Mylan has since 2008 been working with Indian pharmaceutical company NATCO to bring its version of Copaxone to the U.S. market, While Copaxone is more a hybrid than a pure biologic, many are watching the FDA closely given its implication for future biosimilar approvals.

Novartis' Sandoz generic unit has six biosimilars in phase 3, including one for Abbvie's Humira, which loses U.S. patent protection in 2016, and another for Roche's Rituxan, which lost patent expiration in the European Union late last year but maintains exclusivity in the U.S. until 2018.

AbbVie notched more than $10 billion in Humira sales last year, and the drug's sales totaled $2.6 billion in the first quarter, up 18% year over year. Meanwhile, Roche's Rituxan sales were north of $7 billion last year.

In addition to those programs, Sandoz already markets three biosimilars that had combined sales of $420 million last year, up 23% from 2012, including Binocrit, Sandoz's alternative to Amgen's Epogen.

Hospira also markets three biosimilars, including an Enbrel alternative in Europe named Retacrit, that generate more than $100 million in annual sales.

Hospira's biosimilars pipeline includes a copy of Roche's soon-to-expire breast cancer drug Herceptin. The Roche drug, which costs $4,500 per month had sales of nearly $7 billion last year; it loses exclusivity in Europe in 2014 and in the United States in 2019.

Additionally, Hospira launched Inflectra in Eastern Europe in February. Inflectra is a biosimilar to Johnson & Johnson's $6 billion a year Remicade. Hospira priced its drug at about a 40% discount to Remicade, and the company plans to roll out the product throughout Europe when Remicade's patent expires in 2015.

Fool-worthy final thoughts
Express Scripts estimates that the health-care system would save $250 billion between 2014 and 2024 if just 11 biosimilars for popular biologics losing patent protection are approved.

However, that assumes that those biosimilars do win approval, and that's not a certainty. Europe has been far more welcoming to biosimilars than the U.S. While Europe is a big market, the U.S. remains the crown jewel of global drug spending.
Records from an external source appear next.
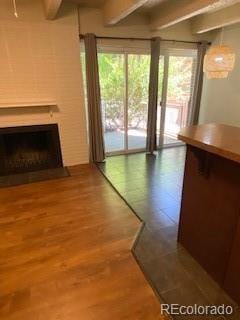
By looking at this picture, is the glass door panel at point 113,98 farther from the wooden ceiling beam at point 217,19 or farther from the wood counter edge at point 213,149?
the wood counter edge at point 213,149

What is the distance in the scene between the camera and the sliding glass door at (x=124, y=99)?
4.17 m

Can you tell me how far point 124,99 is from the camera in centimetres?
441

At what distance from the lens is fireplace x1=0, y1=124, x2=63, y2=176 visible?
3.75m

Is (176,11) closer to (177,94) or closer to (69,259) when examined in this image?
(177,94)

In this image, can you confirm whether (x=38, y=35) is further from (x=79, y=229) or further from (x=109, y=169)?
(x=79, y=229)

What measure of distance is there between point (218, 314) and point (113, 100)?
371 centimetres

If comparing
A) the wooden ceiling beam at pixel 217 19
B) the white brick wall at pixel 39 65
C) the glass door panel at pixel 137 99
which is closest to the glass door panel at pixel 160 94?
the glass door panel at pixel 137 99

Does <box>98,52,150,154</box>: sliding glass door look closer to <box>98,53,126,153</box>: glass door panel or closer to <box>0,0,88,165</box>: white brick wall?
<box>98,53,126,153</box>: glass door panel

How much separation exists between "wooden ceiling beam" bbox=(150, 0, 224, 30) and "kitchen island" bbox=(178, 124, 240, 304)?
171cm

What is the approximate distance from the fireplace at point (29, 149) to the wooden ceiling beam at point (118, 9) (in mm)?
1924

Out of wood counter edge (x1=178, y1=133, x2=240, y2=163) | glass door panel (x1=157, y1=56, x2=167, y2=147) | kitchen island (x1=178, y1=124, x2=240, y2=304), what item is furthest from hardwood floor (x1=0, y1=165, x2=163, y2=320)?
glass door panel (x1=157, y1=56, x2=167, y2=147)

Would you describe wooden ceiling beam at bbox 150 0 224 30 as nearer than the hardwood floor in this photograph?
No

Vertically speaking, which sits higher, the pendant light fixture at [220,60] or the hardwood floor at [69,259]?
the pendant light fixture at [220,60]

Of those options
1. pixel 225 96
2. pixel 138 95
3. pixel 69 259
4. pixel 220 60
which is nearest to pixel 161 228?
pixel 69 259
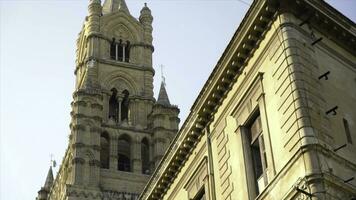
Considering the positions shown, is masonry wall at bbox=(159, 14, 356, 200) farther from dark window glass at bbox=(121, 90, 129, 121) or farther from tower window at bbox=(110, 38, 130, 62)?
tower window at bbox=(110, 38, 130, 62)

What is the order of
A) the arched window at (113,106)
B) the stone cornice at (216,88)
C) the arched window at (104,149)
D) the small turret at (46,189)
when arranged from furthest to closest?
the small turret at (46,189) → the arched window at (113,106) → the arched window at (104,149) → the stone cornice at (216,88)

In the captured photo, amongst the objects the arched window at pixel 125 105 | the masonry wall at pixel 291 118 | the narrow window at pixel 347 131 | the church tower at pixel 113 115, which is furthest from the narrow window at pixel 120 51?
the narrow window at pixel 347 131

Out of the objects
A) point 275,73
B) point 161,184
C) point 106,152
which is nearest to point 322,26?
point 275,73

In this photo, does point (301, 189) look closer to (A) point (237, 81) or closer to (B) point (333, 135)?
(B) point (333, 135)

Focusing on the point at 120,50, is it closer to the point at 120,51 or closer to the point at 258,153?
the point at 120,51

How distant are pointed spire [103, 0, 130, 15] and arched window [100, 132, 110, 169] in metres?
16.7

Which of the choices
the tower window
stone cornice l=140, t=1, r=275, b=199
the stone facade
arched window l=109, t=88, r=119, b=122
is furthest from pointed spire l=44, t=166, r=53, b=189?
the stone facade

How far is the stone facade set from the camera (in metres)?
17.4

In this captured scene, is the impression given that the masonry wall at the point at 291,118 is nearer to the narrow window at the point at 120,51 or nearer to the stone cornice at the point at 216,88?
the stone cornice at the point at 216,88

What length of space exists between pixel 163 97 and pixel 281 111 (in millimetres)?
48264

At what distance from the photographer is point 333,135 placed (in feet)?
59.6

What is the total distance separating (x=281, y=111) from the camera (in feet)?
61.2

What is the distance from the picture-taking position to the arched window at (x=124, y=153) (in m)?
63.8

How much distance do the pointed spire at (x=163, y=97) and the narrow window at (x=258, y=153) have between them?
44.9m
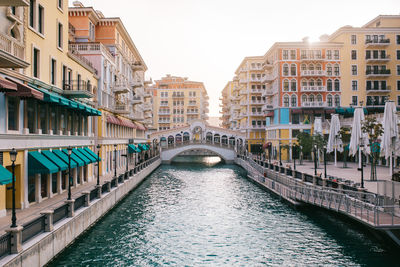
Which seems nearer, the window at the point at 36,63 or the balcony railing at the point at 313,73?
the window at the point at 36,63

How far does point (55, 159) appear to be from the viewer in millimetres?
22719

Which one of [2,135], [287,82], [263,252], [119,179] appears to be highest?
[287,82]

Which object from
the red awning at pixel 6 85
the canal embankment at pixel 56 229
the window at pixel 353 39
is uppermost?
the window at pixel 353 39

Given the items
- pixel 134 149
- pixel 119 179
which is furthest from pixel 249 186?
pixel 134 149

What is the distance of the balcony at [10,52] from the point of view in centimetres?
1470

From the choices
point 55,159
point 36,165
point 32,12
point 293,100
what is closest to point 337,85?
point 293,100

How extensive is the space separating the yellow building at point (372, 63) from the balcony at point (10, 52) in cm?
5891

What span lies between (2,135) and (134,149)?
1476 inches

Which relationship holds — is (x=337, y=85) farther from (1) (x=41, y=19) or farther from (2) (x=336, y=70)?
(1) (x=41, y=19)

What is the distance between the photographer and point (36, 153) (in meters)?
21.1

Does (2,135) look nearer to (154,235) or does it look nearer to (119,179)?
(154,235)

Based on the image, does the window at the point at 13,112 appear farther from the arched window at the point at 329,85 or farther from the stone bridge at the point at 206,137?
the arched window at the point at 329,85

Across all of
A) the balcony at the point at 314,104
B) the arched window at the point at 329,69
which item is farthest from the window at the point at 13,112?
the arched window at the point at 329,69

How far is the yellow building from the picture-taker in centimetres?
6141
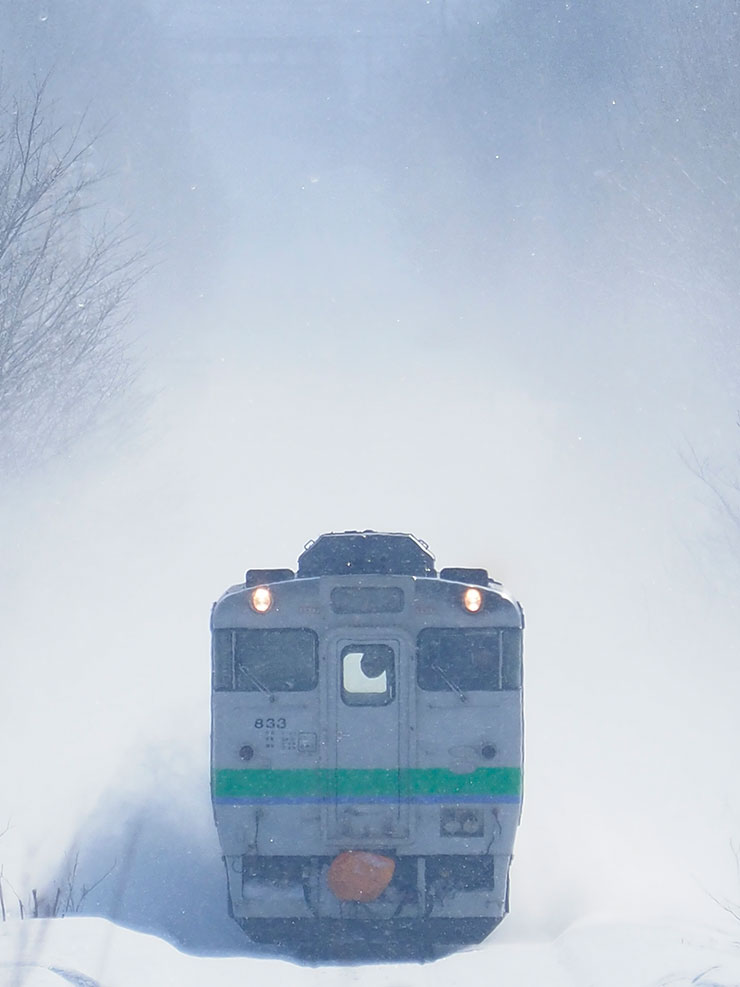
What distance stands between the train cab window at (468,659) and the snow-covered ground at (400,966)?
1785 millimetres

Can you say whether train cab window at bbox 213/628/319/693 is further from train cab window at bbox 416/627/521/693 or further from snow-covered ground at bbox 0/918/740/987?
snow-covered ground at bbox 0/918/740/987

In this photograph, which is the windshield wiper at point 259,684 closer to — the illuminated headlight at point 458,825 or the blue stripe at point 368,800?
the blue stripe at point 368,800

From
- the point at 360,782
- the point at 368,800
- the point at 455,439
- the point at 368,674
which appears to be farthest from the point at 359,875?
the point at 455,439

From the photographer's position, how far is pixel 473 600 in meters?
9.47

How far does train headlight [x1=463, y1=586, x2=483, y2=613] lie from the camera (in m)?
9.46

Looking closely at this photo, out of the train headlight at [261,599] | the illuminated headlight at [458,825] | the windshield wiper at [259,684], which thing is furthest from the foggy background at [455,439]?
the train headlight at [261,599]

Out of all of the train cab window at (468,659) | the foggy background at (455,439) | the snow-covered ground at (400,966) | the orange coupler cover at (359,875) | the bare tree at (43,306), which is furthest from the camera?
the bare tree at (43,306)

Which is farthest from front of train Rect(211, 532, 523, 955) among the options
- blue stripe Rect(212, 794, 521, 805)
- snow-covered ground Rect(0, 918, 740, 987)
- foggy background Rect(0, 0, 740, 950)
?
foggy background Rect(0, 0, 740, 950)

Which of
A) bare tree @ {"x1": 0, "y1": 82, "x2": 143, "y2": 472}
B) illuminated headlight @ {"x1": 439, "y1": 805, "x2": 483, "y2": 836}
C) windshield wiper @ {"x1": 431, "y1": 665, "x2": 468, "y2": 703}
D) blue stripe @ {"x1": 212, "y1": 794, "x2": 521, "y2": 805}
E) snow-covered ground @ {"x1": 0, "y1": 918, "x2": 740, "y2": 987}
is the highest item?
bare tree @ {"x1": 0, "y1": 82, "x2": 143, "y2": 472}

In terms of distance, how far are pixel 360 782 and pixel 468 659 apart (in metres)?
1.15

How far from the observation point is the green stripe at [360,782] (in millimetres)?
9312

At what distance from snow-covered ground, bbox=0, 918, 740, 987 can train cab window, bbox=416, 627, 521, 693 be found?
1.79m

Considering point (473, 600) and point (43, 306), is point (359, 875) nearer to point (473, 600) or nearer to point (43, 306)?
point (473, 600)

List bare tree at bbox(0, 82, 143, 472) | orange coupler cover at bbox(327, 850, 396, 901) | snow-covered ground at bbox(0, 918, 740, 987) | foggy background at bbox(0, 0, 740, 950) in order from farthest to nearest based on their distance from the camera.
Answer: bare tree at bbox(0, 82, 143, 472), foggy background at bbox(0, 0, 740, 950), orange coupler cover at bbox(327, 850, 396, 901), snow-covered ground at bbox(0, 918, 740, 987)
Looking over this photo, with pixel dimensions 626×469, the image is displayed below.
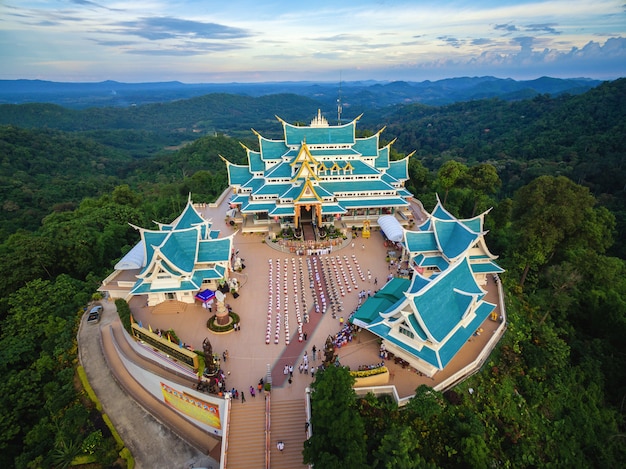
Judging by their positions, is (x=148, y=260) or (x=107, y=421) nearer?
(x=107, y=421)

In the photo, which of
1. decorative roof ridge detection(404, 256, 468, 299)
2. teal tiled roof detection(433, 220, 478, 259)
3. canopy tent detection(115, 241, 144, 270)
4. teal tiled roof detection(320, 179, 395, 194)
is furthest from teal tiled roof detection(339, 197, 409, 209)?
canopy tent detection(115, 241, 144, 270)

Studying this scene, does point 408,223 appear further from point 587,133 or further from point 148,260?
point 587,133

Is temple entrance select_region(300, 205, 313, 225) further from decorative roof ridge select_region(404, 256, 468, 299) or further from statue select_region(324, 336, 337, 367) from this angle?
statue select_region(324, 336, 337, 367)

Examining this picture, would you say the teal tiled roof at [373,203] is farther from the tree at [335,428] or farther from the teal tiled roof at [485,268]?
the tree at [335,428]

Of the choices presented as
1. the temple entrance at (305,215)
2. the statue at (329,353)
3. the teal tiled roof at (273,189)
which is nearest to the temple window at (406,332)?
the statue at (329,353)

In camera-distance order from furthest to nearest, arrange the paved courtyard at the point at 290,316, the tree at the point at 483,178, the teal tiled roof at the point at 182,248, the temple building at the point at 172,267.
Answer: the tree at the point at 483,178, the teal tiled roof at the point at 182,248, the temple building at the point at 172,267, the paved courtyard at the point at 290,316

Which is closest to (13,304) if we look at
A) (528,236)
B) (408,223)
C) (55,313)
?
(55,313)

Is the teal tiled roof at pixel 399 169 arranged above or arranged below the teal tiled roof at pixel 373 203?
above
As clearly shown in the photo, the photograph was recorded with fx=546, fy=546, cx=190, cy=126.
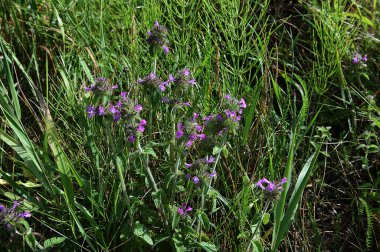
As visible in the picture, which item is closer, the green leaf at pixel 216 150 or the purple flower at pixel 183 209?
the green leaf at pixel 216 150

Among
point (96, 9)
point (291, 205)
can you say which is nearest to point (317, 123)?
point (291, 205)

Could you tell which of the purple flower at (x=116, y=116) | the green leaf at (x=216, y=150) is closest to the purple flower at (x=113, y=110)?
the purple flower at (x=116, y=116)

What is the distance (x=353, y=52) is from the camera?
2559mm

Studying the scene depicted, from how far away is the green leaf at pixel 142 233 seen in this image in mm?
1659

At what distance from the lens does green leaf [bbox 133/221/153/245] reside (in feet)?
5.44

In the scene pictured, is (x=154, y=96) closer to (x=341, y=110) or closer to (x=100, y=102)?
(x=100, y=102)

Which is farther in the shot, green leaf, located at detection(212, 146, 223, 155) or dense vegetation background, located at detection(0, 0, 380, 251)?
dense vegetation background, located at detection(0, 0, 380, 251)

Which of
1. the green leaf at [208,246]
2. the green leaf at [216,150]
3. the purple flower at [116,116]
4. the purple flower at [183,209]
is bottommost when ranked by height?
the green leaf at [208,246]

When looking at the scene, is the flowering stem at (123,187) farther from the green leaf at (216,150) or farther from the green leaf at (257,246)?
the green leaf at (257,246)

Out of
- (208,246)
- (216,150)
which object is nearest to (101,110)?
(216,150)

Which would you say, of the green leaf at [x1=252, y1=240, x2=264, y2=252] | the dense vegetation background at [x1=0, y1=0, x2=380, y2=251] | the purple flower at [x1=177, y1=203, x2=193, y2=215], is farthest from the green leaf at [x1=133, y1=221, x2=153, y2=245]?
the green leaf at [x1=252, y1=240, x2=264, y2=252]

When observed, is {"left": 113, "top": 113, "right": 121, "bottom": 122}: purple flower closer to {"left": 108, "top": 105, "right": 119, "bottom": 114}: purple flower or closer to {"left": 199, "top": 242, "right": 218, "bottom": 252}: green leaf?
{"left": 108, "top": 105, "right": 119, "bottom": 114}: purple flower

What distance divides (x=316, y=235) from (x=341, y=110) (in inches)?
28.0

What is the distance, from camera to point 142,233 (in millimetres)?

That said, Frost & Sullivan estimates that biosimilar industry sales will jump from just $172 million in 2010 to more $4 billion in 2017. That revenue should continue to climb even higher given that 12 blockbuster biologics with $67 billion in annual sales lose patent protection by 2020.

Given the money at stake and the size of the market opportunity, the advent of widespread biosimilars is more likely a certainty than a pipe dream. It's just a matter of time. That suggests generic-drug makers should have plenty of profit-friendly tailwinds coming over the next decade.